Electrons and holes can spontaneously form excitons and condense in a semimetal or semiconductor, as predicted decades ago. This type of Bose condensation can happen at much higher temperatures in comparison with dilute atomic gases. Two-dimensional (2D) materials with reduced Coulomb screening around the Fermi level are promising for realizing such a system. Here we report a change in the band structure accompanied by a phase transition at about 180 K in single-layer ZrTe₂ based on angle-resolved photoemission spectroscopy (ARPES) measurements. Below the transition temperature, gap opening and development of an ultra-flat band top around the zone center are observed. This gap and the phase transition are rapidly suppressed with extra carrier densities introduced by adding more layers or dopants on the surface. The results suggest the formation of an excitonic insulating ground state in single-layer ZrTe₂, and the findings are rationalized by first-principles calculations and a self-consistent mean-field theory. Our study provides evidence for exciton condensation in a 2D semimetal and demonstrates strong dimensionality effects on the formation of intrinsic bound electron–hole pairs in solids.

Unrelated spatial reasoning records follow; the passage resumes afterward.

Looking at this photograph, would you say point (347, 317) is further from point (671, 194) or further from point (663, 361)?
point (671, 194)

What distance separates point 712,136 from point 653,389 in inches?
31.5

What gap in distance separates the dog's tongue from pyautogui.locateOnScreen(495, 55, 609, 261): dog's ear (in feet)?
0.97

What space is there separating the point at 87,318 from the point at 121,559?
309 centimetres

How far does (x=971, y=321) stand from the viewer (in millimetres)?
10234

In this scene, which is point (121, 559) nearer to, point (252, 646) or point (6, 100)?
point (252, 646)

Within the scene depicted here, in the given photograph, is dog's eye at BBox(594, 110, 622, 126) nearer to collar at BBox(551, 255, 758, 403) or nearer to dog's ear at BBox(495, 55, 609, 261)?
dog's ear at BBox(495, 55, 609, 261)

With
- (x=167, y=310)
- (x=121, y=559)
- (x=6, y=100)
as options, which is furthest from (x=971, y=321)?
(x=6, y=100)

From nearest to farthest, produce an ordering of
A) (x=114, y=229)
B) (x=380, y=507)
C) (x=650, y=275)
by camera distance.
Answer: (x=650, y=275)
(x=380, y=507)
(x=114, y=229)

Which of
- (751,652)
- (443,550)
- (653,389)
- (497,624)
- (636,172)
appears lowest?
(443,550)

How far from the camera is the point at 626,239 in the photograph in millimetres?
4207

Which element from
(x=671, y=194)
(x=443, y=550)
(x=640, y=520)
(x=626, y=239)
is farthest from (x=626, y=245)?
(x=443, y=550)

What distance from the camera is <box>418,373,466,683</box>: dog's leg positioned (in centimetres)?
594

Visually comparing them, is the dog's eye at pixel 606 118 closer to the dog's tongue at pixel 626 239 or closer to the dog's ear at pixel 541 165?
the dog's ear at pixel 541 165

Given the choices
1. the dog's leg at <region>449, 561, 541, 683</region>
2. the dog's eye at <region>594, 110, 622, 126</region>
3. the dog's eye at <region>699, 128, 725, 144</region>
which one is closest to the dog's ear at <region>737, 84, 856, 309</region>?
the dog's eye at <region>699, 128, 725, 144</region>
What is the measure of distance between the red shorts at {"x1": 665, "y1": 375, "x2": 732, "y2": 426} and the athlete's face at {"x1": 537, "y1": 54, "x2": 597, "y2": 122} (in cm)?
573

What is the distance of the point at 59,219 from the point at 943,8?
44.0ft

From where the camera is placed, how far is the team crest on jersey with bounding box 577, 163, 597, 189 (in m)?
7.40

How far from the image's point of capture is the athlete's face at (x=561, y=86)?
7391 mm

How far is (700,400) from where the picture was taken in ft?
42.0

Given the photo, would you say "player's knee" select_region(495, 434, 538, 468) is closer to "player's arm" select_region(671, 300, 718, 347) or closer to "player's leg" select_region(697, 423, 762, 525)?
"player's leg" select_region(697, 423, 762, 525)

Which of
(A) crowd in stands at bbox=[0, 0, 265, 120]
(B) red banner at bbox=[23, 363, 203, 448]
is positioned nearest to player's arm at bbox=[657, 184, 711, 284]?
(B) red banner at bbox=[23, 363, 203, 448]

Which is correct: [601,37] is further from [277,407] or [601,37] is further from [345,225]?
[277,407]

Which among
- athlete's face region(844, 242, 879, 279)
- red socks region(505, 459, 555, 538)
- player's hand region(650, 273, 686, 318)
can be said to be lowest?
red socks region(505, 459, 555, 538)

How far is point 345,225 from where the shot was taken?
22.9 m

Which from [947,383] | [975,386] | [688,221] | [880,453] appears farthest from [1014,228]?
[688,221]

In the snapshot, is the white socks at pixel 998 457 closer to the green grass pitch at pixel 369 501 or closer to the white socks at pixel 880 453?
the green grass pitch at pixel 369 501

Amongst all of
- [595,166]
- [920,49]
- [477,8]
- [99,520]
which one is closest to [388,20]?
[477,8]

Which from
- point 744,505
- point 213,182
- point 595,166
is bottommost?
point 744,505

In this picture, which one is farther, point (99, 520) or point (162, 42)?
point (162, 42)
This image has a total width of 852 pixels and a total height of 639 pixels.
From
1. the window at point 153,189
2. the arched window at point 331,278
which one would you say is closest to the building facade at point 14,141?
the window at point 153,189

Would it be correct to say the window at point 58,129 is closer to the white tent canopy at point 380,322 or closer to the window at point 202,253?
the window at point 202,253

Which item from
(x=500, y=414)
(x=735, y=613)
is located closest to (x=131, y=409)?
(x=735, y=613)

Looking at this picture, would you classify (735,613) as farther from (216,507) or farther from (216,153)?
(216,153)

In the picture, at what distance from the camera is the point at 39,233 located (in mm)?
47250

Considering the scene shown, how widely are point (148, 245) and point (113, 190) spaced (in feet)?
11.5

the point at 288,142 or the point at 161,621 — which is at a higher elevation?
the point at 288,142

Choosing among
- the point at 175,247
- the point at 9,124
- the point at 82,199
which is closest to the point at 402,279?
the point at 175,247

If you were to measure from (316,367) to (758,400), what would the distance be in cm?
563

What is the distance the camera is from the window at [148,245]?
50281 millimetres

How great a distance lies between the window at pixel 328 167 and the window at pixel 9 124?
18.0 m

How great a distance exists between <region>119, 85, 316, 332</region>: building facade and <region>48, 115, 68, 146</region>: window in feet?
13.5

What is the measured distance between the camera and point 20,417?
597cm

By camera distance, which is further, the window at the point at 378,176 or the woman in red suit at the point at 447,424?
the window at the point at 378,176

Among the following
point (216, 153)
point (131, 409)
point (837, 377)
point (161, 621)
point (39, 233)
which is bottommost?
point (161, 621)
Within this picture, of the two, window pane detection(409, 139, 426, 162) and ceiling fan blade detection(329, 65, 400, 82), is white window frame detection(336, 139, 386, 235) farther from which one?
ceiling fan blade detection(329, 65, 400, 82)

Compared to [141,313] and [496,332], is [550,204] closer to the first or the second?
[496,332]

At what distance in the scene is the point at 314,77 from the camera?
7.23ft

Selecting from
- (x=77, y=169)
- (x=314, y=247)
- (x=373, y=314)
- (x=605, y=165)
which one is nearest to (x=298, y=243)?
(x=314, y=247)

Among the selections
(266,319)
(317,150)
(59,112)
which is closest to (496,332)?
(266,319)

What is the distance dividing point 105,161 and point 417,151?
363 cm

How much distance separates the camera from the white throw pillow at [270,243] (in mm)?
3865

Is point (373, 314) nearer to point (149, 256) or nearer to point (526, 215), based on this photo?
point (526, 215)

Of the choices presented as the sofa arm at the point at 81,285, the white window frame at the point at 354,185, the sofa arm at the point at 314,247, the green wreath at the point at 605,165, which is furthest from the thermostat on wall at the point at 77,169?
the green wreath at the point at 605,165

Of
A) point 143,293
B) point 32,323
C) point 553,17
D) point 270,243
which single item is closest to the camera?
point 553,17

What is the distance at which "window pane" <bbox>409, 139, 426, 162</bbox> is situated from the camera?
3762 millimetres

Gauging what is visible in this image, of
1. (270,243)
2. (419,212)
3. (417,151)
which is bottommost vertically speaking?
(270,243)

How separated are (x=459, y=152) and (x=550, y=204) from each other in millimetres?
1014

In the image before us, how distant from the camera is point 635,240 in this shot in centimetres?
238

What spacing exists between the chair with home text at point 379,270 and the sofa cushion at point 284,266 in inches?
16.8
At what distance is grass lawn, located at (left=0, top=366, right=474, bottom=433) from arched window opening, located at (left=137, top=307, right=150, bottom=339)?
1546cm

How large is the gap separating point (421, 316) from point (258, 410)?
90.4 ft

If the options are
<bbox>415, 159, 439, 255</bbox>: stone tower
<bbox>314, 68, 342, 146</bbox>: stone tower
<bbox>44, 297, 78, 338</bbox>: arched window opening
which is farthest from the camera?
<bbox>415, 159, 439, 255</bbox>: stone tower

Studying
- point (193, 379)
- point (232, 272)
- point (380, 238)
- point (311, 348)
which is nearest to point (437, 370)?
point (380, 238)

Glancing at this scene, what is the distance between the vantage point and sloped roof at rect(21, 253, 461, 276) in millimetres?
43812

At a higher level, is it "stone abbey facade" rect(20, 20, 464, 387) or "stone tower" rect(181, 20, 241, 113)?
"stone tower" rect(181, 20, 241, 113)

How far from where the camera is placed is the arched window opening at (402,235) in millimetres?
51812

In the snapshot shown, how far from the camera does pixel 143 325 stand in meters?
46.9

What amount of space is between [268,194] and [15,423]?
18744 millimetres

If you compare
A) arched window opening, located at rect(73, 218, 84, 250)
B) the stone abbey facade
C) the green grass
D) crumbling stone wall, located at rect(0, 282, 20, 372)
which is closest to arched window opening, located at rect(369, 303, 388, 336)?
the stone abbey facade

正如几十年前预测的那样，电子和空穴可以自发地形成激子并凝聚在半金属或半导体中。与稀原子气体相比，这种玻色凝聚可以在更高的温度下发生。在费米能级附近减少库仑屏蔽的二维 (2D) 材料有望实现这样的系统。在这里，我们报告了单层 ZrTe _{2中约 180 K 处的能带结构变化伴随相变}基于角分辨光电子能谱 (ARPES) 测量。在转变温度以下，观察到间隙打开和在区域中心周围形成超平带顶。通过在表面添加更多层或掺杂剂引入额外的载流子密度，可以迅速抑制这种间隙和相变。结果表明在单层 ZrTe ₂中形成了激子绝缘基态，并且通过第一性原理计算和自洽平均场理论合理化了这些发现。我们的研究为二维半金属中的激子凝聚提供了证据，并证明了对固体中本征束缚电子-空穴对形成的强维数效应。